NEW ORLEANS – While New Orleans Entrepreneur Week celebrates entrepreneurship through dozens of events in the city, The Data Center is looking at the extent to which African Americans, Latinos and other minorities have benefitted equitably from the rise of entrepreneurship post-Katrina.
Data Center reps said the most recent data shows that the rate of business startups in metro New Orleans is a whopping 68 percent higher than the national average, and the New Orleans entrepreneurial ecosystem has expanded with traditional incubators growing and new incubators emerging.
But as recently as 2012, they said, while minorities represented 47 percent of the metro New Orleans population, they owned only 36 percent of all firms, and received only 2 percent of all receipts—a share that has remained stagnant both pre and post-Katrina.
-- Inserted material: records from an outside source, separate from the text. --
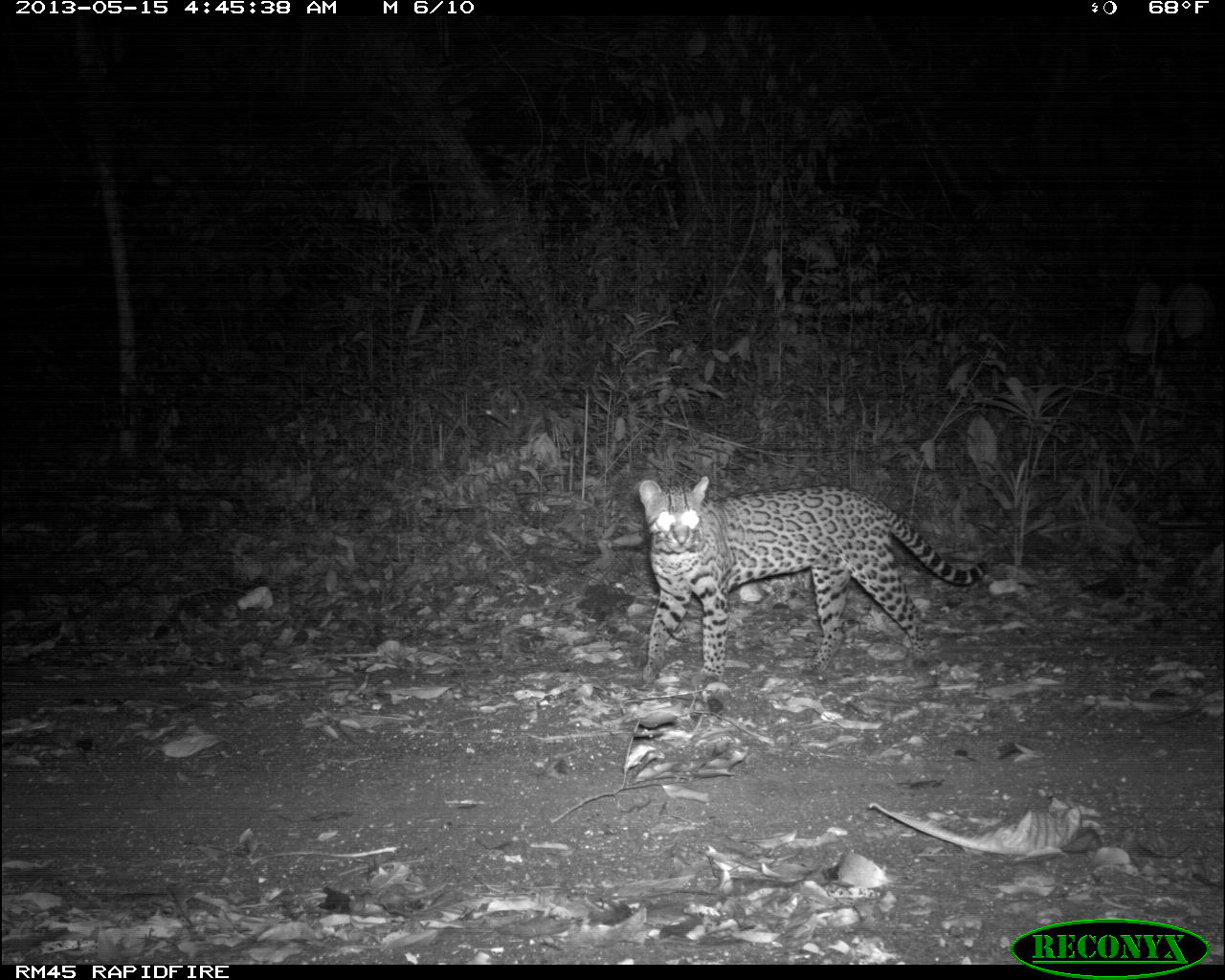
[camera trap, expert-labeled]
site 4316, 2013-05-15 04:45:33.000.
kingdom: Animalia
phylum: Chordata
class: Mammalia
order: Carnivora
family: Felidae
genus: Leopardus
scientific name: Leopardus pardalis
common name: ocelot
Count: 1.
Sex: female.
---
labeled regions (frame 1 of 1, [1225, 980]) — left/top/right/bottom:
leopardus pardalis: 638/475/991/688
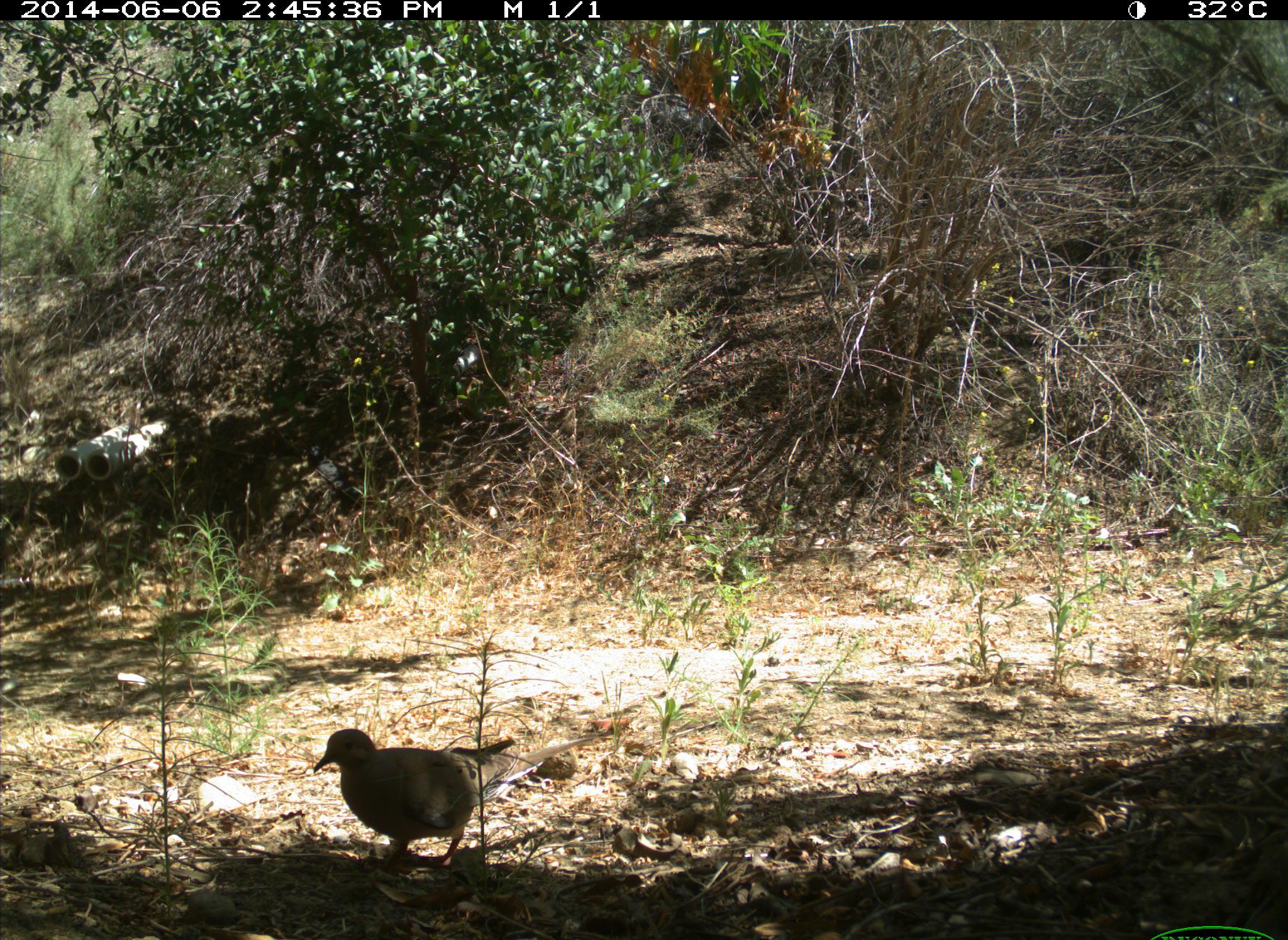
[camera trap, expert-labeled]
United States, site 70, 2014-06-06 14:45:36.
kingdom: Animalia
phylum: Chordata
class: Aves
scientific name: Aves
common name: bird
Minority-owned businesses are important because they are more likely than other employers to hire minorities, especially low-income African Americans, Data Center reps said. Also, they tend to invest in local institutions, such as schools, social clubs and community development organizations fostering additional economic growth.
A healthy entrepreneurial ecosystem that helps firms access resources while they refine their operations and gain market acceptance has many dimensions, Data Center reps said. These include financial services, government regulations, a skilled workforce, an initial customer base, support services and societal norms around comfort with innovation.
The Data Center released a new infographic that highlights a few key policies and practices that government, incubators and entrepreneurs themselves can undertake to increase the benefits that can be realized to and from minority entrepreneurs.